Overall, there was a lack of representative data on a national scale, which made the interpretation of data difficult. Studies tended to focus on the distribution chain serving a single type of outlet, often the more formal type, such as pharmacies generally operating in urbanized settings. Data on the number of wholesalers who operate across levels was restricted to registered businesses and information on their characteristics was generally lacking. Studies were mainly descriptive and provided limited evidence on the influence of the distribution chain on retail anti-malarial availability and prices. Sales volume data across chain levels were nonexistent and mark-up data were concentrated at retail and terminal levels, with less information at primary and particularly intermediate levels (one study only). This situation can be explained by the methods that have been used to study key variables, which were often limited to document reviews and interviews with key informants (central government, industry representatives) or retailers. Evidence on stocking and pricing decisions within the distribution chain was therefore lacking, an important knowledge gap for improving consumers' access to affordable quality malaria treatment. High mark-ups and prices are commonly perceived as a sign of high profit, often leading to calls for medicine price reduction [64]. However, without information that disaggregates mark-ups into profits and costs it is unclear if such measures are appropriate.

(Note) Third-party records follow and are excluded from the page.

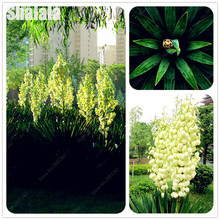 100 Pcs Exotic Pteris Orchid Seeds High Quality Ornamental-Plants Romance Household Bonsai for Flower Pot Planters(China)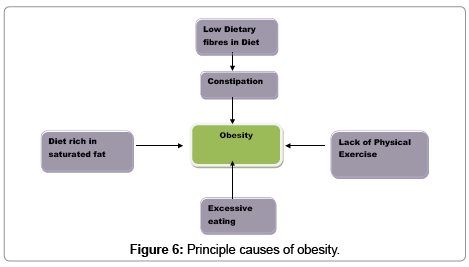 food-processing-technology-causes-obesity
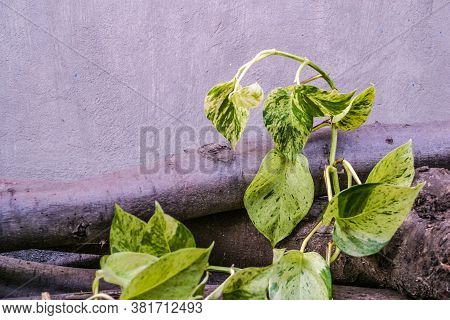 Golden Pothos, Scindapsus Aureus, Magnoliophyta, Marble Queen, Silver Vine, Devils Lvy. Popular Orna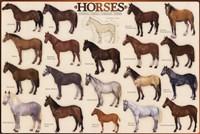 Horses Fine Art Print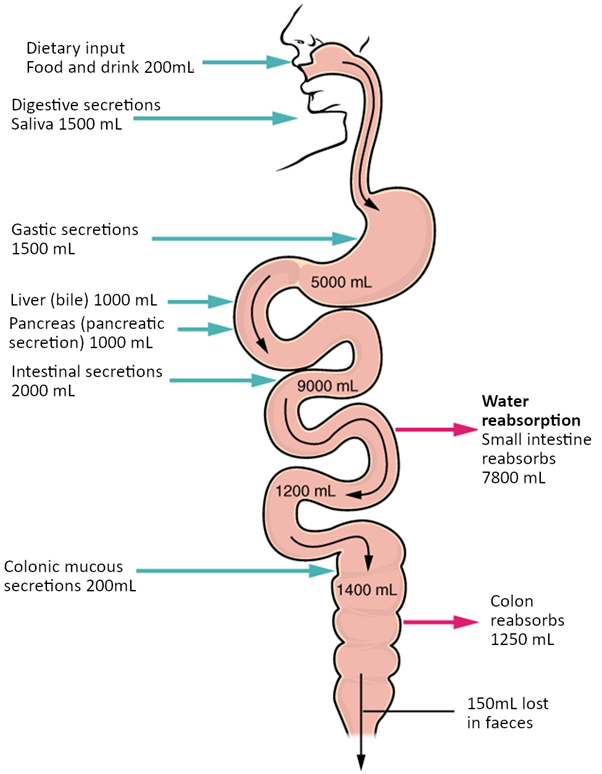Diagram of Digestive secretions and absorption of water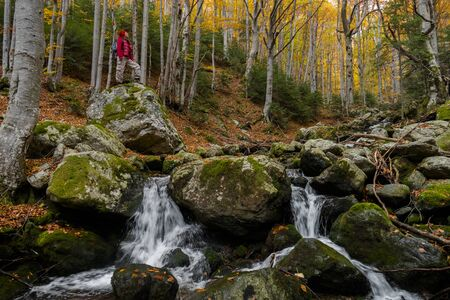 Young woman hiker standing on a big rock in the forest by a stream admiring the peace and beauty of autumn. 版權商用圖片
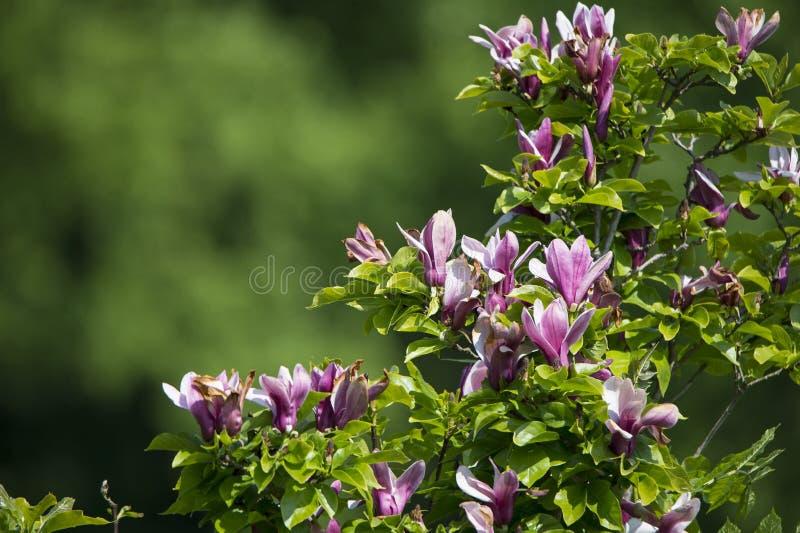 Cespuglio di fioritura rosa della magnolia fotografia stock libera da diritti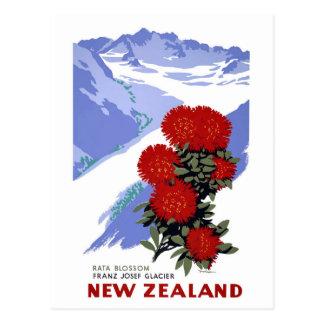 New Zealand Rata Blossom Vintage Travel Poster Postcard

A strong interest in working with retailers to improve the quality of care they provide has emerged in recent years. Goodman and colleagues identified 16 interventions working with medicine sellers to improve malaria treatment, all including a mix of activities such as training and capacity building, demand generation, quality assurance and creation of an enabling environment [28]. However, only two of the 16 interventions were implemented within the distribution chain, involving training wholesalers and mobile vendors in Kenya and sales representatives in Madagascar. Whilst the evidence available on the outcomes of these initiatives was weak and particularly limited in terms of the sustainability and equity of benefits, it showed some improvements in retailers' knowledge and/or performance [28].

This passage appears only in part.